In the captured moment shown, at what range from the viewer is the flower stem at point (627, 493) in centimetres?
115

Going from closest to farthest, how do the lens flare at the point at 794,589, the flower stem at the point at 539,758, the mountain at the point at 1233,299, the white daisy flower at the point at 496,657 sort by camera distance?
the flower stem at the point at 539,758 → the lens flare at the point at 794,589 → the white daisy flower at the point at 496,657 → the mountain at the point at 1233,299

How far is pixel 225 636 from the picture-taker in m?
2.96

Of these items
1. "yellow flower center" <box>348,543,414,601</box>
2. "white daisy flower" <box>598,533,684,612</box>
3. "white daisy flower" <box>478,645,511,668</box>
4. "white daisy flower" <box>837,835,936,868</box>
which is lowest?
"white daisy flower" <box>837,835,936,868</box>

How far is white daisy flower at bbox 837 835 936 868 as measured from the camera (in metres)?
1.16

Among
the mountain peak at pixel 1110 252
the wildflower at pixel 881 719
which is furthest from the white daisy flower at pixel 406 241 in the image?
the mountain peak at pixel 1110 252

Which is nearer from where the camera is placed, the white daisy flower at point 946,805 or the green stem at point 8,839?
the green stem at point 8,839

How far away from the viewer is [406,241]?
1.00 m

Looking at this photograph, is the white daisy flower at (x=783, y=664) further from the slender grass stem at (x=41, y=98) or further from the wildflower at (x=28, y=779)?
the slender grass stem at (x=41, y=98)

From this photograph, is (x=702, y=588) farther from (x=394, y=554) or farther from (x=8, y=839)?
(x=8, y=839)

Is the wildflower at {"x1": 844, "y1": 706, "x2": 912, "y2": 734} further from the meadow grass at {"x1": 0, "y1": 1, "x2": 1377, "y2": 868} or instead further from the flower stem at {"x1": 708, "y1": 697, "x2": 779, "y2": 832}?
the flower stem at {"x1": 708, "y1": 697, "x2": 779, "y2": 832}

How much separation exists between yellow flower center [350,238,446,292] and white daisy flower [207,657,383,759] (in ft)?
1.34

##########

Directions for this task — Reproduce the listing word for word, from the line containing "How far is white" through the end of the listing.

Task output —
How far is white daisy flower at bbox 837 835 936 868 as measured from the camera (in metres)?
1.16

Among
the mountain peak at pixel 1110 252
the wildflower at pixel 881 719
which is furthest from the white daisy flower at pixel 406 241 in the image?
the mountain peak at pixel 1110 252

Which is nearer from where the camera is placed, the white daisy flower at point 946,805 or the green stem at point 8,839?
the green stem at point 8,839

How far away from the viewer is [406,241]?
1.00 m

Looking at this photograph, is the white daisy flower at (x=783, y=664) further from the slender grass stem at (x=41, y=98) or further from the wildflower at (x=28, y=779)?
the slender grass stem at (x=41, y=98)

From this photograph, is (x=702, y=588) farther from (x=394, y=554) or farther from (x=8, y=839)?
(x=8, y=839)

Is the wildflower at {"x1": 844, "y1": 706, "x2": 912, "y2": 734} further from the meadow grass at {"x1": 0, "y1": 1, "x2": 1377, "y2": 868} or instead further from the flower stem at {"x1": 708, "y1": 697, "x2": 779, "y2": 832}?
the flower stem at {"x1": 708, "y1": 697, "x2": 779, "y2": 832}

How much separation exists between yellow flower center [350,238,446,292] and white daisy flower [207,657,383,759] (in ft)?
1.34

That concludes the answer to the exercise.